Dabei umschifft der Cayenne die Hütchen eine ganze Ecke schneller als der Audi. Der lenkt zwar ebenfalls direkt ein, distanziert sich aber stärker vom Geschehen an der Vorderachse. Für mehr Verbundenheit sorgt ein erhöhtes Handmoment, das Sie via Menü ertouchen, wobei Sie gleich noch die Dämpfer straffen. Allerdings verabschiedete sich während des 18-Meter-Slaloms die aktive 48-Volt-Wankstabilisierung. Zwar rückten die beiden dafür zuständigen elektrischen Stellmotoren den 2,3-Tonner nach dem Neustart sofort wieder gerade, dennoch blieb ein ungutes Gefühl, da Ähnliches auch beim letzten Vergleichstest des RS Q8 auftrat.
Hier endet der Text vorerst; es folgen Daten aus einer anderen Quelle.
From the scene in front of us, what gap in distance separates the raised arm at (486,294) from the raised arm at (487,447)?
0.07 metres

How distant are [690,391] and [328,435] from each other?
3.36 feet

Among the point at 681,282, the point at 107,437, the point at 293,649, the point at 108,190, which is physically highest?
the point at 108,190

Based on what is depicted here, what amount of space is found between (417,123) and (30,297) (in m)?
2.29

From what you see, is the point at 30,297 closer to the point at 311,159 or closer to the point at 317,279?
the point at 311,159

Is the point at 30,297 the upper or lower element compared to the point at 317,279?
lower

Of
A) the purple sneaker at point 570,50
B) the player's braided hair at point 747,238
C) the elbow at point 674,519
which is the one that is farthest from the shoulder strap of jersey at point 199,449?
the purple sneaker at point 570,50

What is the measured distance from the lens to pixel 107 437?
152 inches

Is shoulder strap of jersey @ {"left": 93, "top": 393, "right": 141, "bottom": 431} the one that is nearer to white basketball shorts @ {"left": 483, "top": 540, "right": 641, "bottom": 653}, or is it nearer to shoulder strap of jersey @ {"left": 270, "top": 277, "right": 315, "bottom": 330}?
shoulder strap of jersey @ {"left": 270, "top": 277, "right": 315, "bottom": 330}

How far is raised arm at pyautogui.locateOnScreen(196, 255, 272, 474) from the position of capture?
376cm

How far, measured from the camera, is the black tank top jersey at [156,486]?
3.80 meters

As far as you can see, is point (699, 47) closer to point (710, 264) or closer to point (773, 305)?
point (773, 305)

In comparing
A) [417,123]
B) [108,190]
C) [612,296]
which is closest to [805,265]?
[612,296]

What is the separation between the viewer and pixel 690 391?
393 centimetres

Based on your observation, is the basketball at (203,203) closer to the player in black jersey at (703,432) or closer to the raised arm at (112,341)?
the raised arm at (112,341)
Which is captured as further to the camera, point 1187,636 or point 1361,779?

Doch davon lassen wir uns den Spaß nicht verderben, im Gegenteil! So sehr sich das ESP im Alltag bemüht, möglichst früh unauffällig einzugreifen, so enthemmt erscheint der SQ7 im Dynamikmodus. Hier geht der Allradler auf abgesperrter Strecke mit Freuden quer. Lässt ihn der Fahrer allerdings komplett von der elektronischen Leine, kippt die Gaudi ins Angestrengte: Urplötzlich fehlt der lockere Hüftschwung durch das Sportdifferenzial.

Die Biturbos im heißen V des Audi-Achtzylinders drücken kräftiger. Doch im GTS sprechen sie schneller an, die Automatik schaltet flotter, und der Porsche rennt Tempo 275.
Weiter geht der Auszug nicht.